When that tactic failed, the groups used a procedural device to prevent any dissidents from speaking in the debate. Helmer attracted the particular wrath of the EPP group, and its leader, German Christian Democrat Hans-Gert Poettering, by finding an obscure parliamentary rule which enabled him to intervene in the debate. He used the opportunity to make a robust attack on the attempted cover-up by the EPP.

The other Conservative co-signatories gave Helmer their full backing, arguing that if he was to be expelled from the EPP, then they should be expelled too.

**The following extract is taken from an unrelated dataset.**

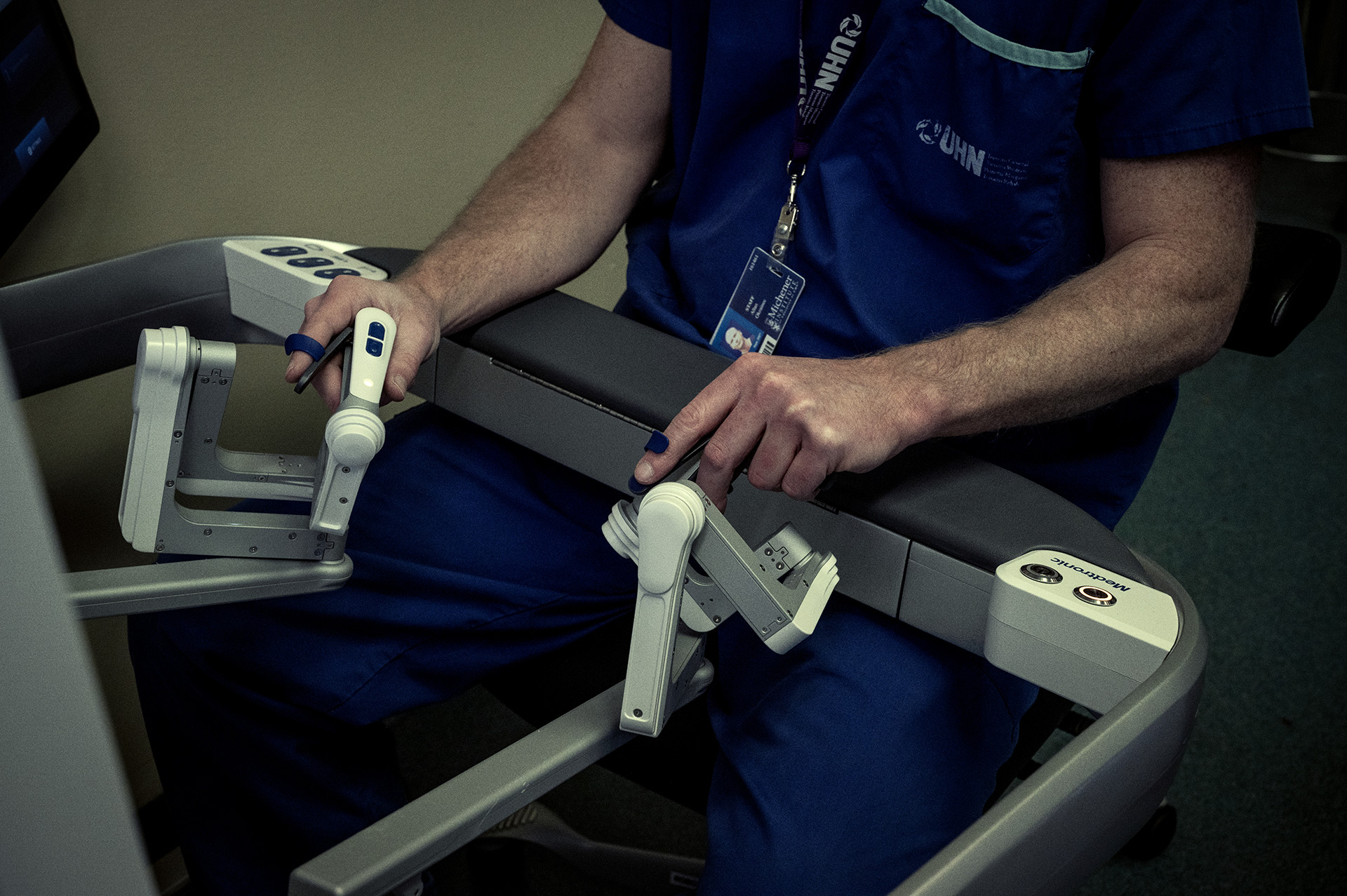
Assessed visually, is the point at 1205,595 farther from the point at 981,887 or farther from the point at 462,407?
the point at 981,887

Helmer was expelled from the group by a two-thirds vote at a group meeting tonight, at which he astonished group members by speaking in favour of his own expulsion.

He remains a member of the Conservative party, and of the European parliament, and insists that his new status as an unattached MEP will not prejudice his ability to represent his East Midlands constituents, nor to fight for Conservative principles.

Mr Helmer has campaigned against British Conservative membership of the EPP group ever since he was elected to the EU parliament in 1999. Citing the recent vote on the Working Time Directive, he argued that the EPP is to the left, not just of British Conservatives, but on many issues to the left of the Labour government as well. It is also passionately federalist, describing itself as "the engine of European integration".

Speaking from Strasbourg in the wake of the expulsion, Mr Helmer insisted that:

“Only a sense of loyalty to the Tory party has kept me in the “EPP gulag" for six years. I now look forward to life outside the EPP not only with equanimity, but with a large measure of satisfaction. The real question is not why I am leaving the federalist, leftist EPP. The real question is why other Conservative MEPs are still sleeping with the enemy".